Woolies Calls For Tap-And-Go Limit From $100 To $250
CANBERRA: High-powered reps from government departments are sitting down with supermarket organisers and supply-chain operators in a bid to prevent the current panic-buying craze that has seen vast rows of empty shelves in most supermarts – and tackle other emerging supermarket problems, including unnecessary checkout delays.
Spurred on by the Australian Competition and Consumer Commission and the Department of Home Affairs, the newly formed Supermarket Taskforce at this stage involves representatives from major chains Coles, Woolworths, Aldi and IGA. They are being encouraged to work together in a way that might normally be frowned on as collusion.
In one case, the grocery chains this week got together to ask the Government and Aussie banks to raise the current $100 limit on contactless card transactions to $250, there-by preventing hundreds of thousands of customers having to stab away at PIN-pad keys during the current pandemic.

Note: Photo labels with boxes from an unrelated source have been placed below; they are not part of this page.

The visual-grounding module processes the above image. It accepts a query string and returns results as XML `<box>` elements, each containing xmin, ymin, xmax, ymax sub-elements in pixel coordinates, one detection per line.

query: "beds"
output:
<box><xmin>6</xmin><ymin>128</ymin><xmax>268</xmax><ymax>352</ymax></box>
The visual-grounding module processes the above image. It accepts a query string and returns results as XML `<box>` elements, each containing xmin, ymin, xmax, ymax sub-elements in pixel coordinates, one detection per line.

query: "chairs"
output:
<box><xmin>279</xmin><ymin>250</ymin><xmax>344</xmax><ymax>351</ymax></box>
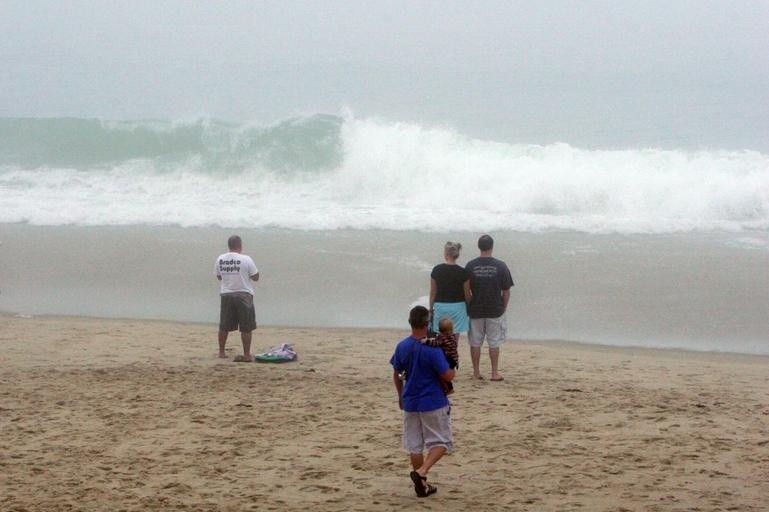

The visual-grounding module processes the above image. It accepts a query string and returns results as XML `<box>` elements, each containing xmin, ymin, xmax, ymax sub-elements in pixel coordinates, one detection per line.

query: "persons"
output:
<box><xmin>214</xmin><ymin>236</ymin><xmax>261</xmax><ymax>359</ymax></box>
<box><xmin>428</xmin><ymin>241</ymin><xmax>471</xmax><ymax>349</ymax></box>
<box><xmin>463</xmin><ymin>234</ymin><xmax>515</xmax><ymax>380</ymax></box>
<box><xmin>389</xmin><ymin>306</ymin><xmax>455</xmax><ymax>497</ymax></box>
<box><xmin>419</xmin><ymin>318</ymin><xmax>459</xmax><ymax>397</ymax></box>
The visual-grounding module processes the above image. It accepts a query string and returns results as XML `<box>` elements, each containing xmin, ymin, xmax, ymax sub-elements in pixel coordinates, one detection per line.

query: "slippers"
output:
<box><xmin>233</xmin><ymin>355</ymin><xmax>252</xmax><ymax>362</ymax></box>
<box><xmin>490</xmin><ymin>375</ymin><xmax>504</xmax><ymax>381</ymax></box>
<box><xmin>410</xmin><ymin>471</ymin><xmax>428</xmax><ymax>496</ymax></box>
<box><xmin>471</xmin><ymin>375</ymin><xmax>485</xmax><ymax>380</ymax></box>
<box><xmin>417</xmin><ymin>485</ymin><xmax>438</xmax><ymax>497</ymax></box>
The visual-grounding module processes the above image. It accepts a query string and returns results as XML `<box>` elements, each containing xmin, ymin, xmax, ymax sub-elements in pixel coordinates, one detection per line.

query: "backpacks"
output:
<box><xmin>255</xmin><ymin>344</ymin><xmax>296</xmax><ymax>363</ymax></box>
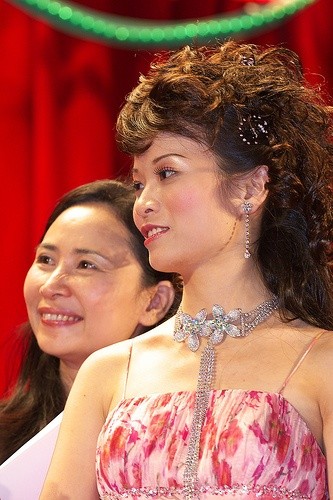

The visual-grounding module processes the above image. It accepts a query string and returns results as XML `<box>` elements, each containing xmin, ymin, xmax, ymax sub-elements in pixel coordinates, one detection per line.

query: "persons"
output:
<box><xmin>39</xmin><ymin>40</ymin><xmax>332</xmax><ymax>500</ymax></box>
<box><xmin>0</xmin><ymin>179</ymin><xmax>187</xmax><ymax>468</ymax></box>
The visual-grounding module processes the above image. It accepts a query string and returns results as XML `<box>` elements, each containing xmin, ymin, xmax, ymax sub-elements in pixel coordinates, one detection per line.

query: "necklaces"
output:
<box><xmin>172</xmin><ymin>292</ymin><xmax>284</xmax><ymax>497</ymax></box>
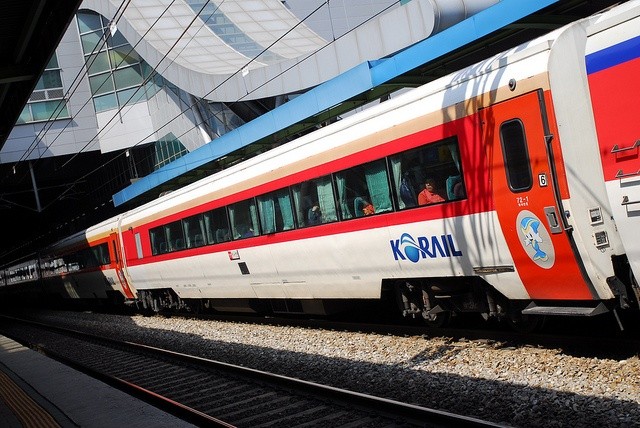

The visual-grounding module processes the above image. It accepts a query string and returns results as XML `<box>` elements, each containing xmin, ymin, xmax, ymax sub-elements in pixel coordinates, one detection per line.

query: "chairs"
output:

Woolies chief Brad Banducci yesterday told ABC Radio the supermarts are encouraging such tap-and-go processing, not only because it’s quicker, but because “the fewer touchpoints involved, the less risk there is in the store.”
Banducci said the proposed $250 extension would see 350,000 fewer physical interactions required between customers and PIN pads – though it wasn’t clear whether yesterday whether this number of keystrokes would be saved daily, weekly or monthly.
Coles and Woolies are also understood to be discussing putting new limits on many stock items to prevent binge-buying like last week’s extraordinary raids on toilet paper shelves.